● Исходный текст
>>>>>
Преобладающими в поэзии Веневитинова являются мотивы романтического идеализма: воспевание природы, благочестивое преклонение перед искусством, перед личностью поэта и художника. «Поэт» – одно из ключевых стихотворений Веневитинова. Тема «поэт и общество» разрабатывалась в ту пору в сугубо романтическом плане (см., например, программные декларации Кюхельбекера, стихотворения «Разговор книгопродавца с поэтом» Пушкина, «Ты зрел его в кругу большого света» Тютчева). Веневитинов дает также романтическое, «идеальное» решение темы поэта. Его поэт – «сын богов», погруженный в «высокие думы» и «священные тихие сны», резко противостоит простым, земным людям. Это вдохновенный провидец истины.

В том же ключе, что и «Поэт», написано стихотворение «Люби питомца вдохновенья…»:


Люби питомца вдохновенья

И гордый ум пред ним склоняй;

Но в чистой жажде наслажденья

Не каждой арфе слух вверяй,

Не много истинных пророков

С печатью власти на челе,

С дарами выспренних уроков,

С глаголом неба на земле.


Для Веневитинова общение с природой не всем доступно, она открывает свой покров «с таинственного чела» только «избраннику небес», «жрецу искусства» («Поэт и друг»).

Познавая тайны природы, поэт преодолевает трагизм повседневного человеческого существования, забывает «в океане красоты» «обман любви, обман свободы» («Смерть Байрона»).

Подчеркнем, что представление Веневитинова о назначении поэта расходилось с романтическими взглядами других любомудров. Поэт у него, как и у Пушкина, был не только жрецом «чистого искусства», но и олицетворял оппозицию, протест. Тема свободного поэта в условиях последекабристской действительности обречена была звучать не только романтически. Очень живо воспринимался также и мотив «толпы бездушной и пустой», этого мира,


Где взор и вкус разочарован,

Где чувство стынет, ум окован

И где тщеславие – кумир…


Показательно в этом плане стихотворение «Утешение», которое перекликается со знаменитым ответом Пушкину поэта-декабриста А. Одоевского. Веневитинов мечтает о «сильном слове», которое, вырвавшись из груди поэта, «чужую грудь зажжет», в нее «как искра упадет, в ней пробудится пожаром» (ср. «Из искры возгорится пламя» в ответе Пушкину А. Одоевского).
<<<<<
● Представленные данные
>>>>>
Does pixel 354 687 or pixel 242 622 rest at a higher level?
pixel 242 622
<<<<<
Изложите исходный текст о поэзии Веневитинова в двух предложениях. Список здесь не понадобится.

● Ответ
В поэзии Веневитинова преобладают мотивы романтического идеализма, а в стихотворении «Поэт» он дает романтическое, «идеальное» решение темы поэта как вдохновенного провидца истины, противостоящего простым, земным людям. Вместе с тем его представление о назначении поэта расходилось с романтическими взглядами других любомудров: поэт у него, как и у Пушкина, олицетворял также оппозицию и протест, что показательно видно в стихотворении «Утешение».